Katie Coyle, Hodgenville, KY, USA
ANSWER: Hi Katie! The best time to remove any tomato leaves is when you plant.
You want to remove all the leaves and branches and leave only the top growth. Then plant the tomato deep, stem and all and only leave the upper foliage above ground.
This is done so the tomato develops a strong and sturdy root system that will help it take up more water and nutrients which in turn will produce a better crop of tomatoes as well as to better withstand heat, drought, disease and pests.
For more information read the following articles, I think you will find them very helpful. Thanks for the question.
Question #7: What To Do With Tomatoes At End Of Season
What do I do with the tomato plant after fall? Just before the first frost? Do I cut it back and save it in the basement for next spring or toss it and get a new one in the spring? First time trying to grow them. Do they need lots of light during the day or can they have shade in the afternoon?
Tracey, Ipsheim, Germany
ANSWER: Hi Tracey! In the fall when the tomatoes are finished fruiting, just dig them up and toss them, or, if you have a compost pile, compost them.
They are annual plants and once they are done, they will die anyway. Tomatoes need full sun, but in super hot climates they can withstand some shade in the afternoon.
Like the previous question I think you would benefit from reading our more in-depth articles about tomatoes.
Don't worry about being new to gardening, just have fun and enjoy the process!
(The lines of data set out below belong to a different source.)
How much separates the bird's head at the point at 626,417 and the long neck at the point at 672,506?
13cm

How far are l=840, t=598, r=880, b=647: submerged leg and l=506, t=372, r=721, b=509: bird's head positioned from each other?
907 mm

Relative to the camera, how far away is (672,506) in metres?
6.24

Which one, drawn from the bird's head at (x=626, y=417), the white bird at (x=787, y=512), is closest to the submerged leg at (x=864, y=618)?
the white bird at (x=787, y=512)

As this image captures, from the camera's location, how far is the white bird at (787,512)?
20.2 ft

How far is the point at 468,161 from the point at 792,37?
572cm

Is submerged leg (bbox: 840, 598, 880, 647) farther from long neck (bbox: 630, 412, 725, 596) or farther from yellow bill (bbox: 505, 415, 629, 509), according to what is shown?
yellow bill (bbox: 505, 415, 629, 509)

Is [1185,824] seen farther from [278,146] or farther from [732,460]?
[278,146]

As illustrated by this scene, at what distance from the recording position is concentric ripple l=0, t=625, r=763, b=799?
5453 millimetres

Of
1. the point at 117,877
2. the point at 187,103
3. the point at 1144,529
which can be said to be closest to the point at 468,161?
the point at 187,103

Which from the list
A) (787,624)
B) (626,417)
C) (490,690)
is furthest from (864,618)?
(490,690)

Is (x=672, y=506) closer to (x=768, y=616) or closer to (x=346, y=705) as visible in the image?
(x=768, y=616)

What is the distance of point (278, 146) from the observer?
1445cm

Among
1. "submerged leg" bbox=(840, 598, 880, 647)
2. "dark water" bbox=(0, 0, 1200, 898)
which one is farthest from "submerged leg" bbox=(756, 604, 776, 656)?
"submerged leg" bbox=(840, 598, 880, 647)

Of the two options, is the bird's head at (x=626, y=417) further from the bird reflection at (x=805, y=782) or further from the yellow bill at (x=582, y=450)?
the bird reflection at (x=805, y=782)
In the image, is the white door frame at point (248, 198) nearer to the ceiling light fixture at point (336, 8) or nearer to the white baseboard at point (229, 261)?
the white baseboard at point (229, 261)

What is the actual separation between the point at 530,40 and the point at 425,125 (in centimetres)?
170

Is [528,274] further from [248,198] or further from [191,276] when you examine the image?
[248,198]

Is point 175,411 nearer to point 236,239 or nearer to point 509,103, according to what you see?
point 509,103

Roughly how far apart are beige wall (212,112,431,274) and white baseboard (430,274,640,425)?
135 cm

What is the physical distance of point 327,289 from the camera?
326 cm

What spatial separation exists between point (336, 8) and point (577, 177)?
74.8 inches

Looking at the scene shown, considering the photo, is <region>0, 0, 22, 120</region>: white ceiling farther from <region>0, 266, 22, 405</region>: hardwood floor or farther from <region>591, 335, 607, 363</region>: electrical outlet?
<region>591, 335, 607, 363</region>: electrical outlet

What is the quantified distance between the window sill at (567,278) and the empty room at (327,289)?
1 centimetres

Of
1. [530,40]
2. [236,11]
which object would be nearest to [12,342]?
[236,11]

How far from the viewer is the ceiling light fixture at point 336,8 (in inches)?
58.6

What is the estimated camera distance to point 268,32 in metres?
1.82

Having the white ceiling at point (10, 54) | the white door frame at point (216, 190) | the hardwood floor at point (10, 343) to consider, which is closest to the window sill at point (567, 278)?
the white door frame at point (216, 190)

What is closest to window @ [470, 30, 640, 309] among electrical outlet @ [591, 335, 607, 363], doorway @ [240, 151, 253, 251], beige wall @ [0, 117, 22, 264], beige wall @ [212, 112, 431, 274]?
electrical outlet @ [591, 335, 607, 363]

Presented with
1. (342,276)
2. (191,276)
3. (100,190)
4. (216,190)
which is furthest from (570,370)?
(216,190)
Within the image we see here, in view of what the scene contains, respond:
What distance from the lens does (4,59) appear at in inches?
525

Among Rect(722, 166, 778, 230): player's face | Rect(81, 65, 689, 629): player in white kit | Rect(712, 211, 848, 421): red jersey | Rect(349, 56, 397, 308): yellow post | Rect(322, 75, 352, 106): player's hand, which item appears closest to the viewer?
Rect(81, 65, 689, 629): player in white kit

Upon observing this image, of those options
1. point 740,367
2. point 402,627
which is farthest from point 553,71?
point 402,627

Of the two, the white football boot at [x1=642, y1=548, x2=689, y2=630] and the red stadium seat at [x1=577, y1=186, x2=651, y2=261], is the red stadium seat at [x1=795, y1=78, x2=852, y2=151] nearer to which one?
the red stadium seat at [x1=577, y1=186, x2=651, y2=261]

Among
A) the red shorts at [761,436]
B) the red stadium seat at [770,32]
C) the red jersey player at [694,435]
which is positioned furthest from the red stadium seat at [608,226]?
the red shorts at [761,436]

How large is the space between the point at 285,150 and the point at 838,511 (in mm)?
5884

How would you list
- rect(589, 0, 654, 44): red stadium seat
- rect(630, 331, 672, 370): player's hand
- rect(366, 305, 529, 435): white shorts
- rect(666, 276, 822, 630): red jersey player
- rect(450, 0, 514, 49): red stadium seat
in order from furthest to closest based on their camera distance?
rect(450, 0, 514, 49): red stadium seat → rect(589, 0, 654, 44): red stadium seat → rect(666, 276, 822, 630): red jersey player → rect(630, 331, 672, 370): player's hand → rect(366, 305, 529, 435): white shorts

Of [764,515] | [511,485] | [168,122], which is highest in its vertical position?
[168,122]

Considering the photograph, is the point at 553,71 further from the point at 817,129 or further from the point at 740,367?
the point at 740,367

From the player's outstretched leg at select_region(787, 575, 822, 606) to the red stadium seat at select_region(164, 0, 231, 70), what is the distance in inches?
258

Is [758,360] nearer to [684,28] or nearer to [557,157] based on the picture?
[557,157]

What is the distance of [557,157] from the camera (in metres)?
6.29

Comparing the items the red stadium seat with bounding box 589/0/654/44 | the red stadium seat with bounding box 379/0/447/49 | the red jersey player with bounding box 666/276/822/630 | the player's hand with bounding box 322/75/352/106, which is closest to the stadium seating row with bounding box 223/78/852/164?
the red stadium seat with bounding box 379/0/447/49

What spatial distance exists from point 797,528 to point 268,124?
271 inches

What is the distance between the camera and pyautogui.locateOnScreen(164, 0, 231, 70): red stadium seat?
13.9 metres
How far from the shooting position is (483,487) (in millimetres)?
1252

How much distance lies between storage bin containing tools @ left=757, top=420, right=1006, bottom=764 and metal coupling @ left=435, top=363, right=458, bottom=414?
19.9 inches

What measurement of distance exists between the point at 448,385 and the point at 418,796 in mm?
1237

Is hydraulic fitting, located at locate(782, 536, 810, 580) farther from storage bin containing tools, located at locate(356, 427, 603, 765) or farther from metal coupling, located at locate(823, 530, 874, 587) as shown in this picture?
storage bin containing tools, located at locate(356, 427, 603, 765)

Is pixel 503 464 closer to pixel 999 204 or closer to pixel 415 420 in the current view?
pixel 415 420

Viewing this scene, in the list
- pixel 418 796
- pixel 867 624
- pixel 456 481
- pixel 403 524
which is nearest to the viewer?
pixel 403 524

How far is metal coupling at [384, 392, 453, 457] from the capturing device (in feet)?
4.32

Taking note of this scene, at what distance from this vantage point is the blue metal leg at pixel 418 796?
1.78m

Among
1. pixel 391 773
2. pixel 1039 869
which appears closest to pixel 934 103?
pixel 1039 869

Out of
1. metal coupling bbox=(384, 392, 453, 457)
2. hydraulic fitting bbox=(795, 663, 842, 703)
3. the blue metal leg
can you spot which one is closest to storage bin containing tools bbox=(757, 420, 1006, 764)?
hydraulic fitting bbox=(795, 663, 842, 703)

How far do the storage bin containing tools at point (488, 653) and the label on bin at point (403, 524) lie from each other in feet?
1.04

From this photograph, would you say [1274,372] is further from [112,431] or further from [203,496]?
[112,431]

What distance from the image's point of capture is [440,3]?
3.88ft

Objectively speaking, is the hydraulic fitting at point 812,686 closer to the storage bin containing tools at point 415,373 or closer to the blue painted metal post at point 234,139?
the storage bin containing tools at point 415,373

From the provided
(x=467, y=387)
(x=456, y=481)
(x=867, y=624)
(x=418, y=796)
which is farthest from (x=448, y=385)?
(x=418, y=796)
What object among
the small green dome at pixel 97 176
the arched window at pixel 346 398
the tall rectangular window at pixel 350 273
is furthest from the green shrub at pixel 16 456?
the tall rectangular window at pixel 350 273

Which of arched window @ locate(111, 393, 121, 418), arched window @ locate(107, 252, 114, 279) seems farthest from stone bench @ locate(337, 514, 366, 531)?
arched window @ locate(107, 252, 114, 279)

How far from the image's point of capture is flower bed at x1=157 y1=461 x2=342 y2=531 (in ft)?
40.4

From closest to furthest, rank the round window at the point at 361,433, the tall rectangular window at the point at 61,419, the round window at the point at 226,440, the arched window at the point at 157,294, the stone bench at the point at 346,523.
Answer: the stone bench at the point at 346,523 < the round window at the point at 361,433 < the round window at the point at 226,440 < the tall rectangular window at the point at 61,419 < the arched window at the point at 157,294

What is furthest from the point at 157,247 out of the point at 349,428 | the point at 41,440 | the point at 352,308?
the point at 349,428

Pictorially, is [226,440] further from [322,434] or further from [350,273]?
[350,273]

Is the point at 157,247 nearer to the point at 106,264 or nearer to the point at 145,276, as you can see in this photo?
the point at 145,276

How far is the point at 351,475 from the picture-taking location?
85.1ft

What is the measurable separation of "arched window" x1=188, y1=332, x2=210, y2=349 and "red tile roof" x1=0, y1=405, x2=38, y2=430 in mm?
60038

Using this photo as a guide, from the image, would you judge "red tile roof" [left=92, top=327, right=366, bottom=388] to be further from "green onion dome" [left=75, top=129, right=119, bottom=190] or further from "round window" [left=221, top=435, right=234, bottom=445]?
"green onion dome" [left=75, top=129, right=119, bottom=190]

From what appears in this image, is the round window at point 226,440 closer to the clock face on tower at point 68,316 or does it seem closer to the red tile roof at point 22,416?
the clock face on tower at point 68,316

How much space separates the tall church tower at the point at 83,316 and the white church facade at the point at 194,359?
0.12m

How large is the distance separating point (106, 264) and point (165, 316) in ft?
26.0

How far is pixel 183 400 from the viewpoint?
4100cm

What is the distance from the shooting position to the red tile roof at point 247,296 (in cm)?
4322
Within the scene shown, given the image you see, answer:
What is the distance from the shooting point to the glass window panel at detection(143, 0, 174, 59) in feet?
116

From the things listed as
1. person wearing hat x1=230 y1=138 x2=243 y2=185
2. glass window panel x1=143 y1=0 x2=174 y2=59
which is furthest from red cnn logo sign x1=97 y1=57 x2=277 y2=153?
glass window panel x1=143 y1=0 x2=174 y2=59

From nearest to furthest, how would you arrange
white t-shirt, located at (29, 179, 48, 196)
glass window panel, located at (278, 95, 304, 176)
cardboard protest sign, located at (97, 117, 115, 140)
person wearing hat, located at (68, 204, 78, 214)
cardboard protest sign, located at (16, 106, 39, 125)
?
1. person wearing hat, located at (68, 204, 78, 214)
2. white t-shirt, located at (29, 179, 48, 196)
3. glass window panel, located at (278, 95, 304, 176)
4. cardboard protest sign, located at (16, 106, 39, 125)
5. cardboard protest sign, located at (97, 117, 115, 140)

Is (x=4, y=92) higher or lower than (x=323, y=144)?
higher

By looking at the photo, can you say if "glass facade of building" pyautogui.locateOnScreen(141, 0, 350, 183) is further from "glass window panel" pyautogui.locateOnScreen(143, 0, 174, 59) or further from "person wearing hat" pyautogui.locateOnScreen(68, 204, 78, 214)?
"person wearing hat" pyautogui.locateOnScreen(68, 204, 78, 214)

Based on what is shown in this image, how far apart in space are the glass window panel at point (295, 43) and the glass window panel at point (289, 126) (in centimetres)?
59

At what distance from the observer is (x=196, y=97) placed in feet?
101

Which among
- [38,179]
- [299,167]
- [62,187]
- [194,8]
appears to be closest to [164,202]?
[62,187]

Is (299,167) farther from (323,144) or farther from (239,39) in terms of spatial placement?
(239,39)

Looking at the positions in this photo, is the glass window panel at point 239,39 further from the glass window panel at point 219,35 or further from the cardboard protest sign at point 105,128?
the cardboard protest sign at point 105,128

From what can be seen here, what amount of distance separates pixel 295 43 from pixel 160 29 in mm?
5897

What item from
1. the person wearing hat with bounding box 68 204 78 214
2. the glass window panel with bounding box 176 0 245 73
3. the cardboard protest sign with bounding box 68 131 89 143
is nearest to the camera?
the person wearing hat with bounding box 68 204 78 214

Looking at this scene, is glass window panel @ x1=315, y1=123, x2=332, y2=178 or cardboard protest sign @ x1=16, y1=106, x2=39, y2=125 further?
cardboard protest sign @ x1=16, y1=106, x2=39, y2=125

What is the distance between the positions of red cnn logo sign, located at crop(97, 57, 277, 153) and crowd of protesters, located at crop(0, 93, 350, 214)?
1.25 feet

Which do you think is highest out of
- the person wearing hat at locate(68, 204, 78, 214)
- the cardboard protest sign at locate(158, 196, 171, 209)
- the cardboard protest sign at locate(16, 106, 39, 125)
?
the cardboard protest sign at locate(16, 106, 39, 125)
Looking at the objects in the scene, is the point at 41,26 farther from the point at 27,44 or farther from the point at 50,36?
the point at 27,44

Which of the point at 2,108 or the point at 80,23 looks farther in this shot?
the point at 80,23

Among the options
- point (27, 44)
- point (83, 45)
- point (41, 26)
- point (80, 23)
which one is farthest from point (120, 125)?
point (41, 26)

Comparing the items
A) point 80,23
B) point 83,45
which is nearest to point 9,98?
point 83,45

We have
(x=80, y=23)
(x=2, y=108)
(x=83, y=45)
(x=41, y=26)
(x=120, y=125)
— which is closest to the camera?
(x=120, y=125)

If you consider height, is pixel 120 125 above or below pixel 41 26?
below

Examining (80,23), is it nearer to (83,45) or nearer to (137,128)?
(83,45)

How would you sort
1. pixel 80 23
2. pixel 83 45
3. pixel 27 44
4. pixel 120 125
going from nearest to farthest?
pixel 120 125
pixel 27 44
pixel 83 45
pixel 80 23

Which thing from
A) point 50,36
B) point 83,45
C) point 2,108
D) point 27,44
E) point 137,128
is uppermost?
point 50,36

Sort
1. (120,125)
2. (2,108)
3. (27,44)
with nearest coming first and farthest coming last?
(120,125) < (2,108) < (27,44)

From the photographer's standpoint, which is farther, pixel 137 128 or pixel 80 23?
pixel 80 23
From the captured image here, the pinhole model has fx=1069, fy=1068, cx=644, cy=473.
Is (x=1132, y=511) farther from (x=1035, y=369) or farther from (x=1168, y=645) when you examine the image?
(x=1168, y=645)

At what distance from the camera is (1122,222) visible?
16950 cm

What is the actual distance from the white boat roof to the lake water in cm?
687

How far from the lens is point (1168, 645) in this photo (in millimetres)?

Question #8: Trees That Do Well In Containers In High Heat
I wish to ask you if I can plant a tree (flowering or fruiting) in a large pot and let it be for years. I want to have some shade at the entrance of my office, but there is no ground space for planting a tree. If you could advice me on this, and which trees would be ideal, I shall be highly obliged. I live in Delhi, India and the weather is primarily hot. Thanking you.
Dr. Achala Agarwal, Delhi, India
ANSWER: Hi Dr.Agarwal! Well I don't blame you for wanting some shade. For those not familiar with your climate, you can get some high heat there going up to 113° F (45° C) in the summer and then dropping to around 30° F (4° C) in the winter.
Those are pretty challenging temperatures for plants, especially in a container. Here are a few I think would work for you (and also please check out our content on flowers that survive in heat):
Cotoneaster lacteus Evergreen with red berries to 8 feet (2.5 m) or taller
Pyrus calleryana (Ornamental Callery Pear)
Deciduous flowering tree to 30 feet (9 m) tall
Crataegus (Flowering Hawthorn)
Deciduous flowering tree to 20 feet (6 m) tall
Malus (Flowering Crabapple)
Deciduous flowering tree to 20 feet (6 m) tall
Gleditsia triacanthos (Honey Locust)
Deciduous shade tree to 30 feet (9 m) tall
Just remember to plant them in a large container, and that a tree in a container is going to depend upon you for regular water and care, so keep an eye on your tree, especially when you get your summer heat because you don't want the root ball to dry out.
Hope this helps, and let me know what you ended up planting!.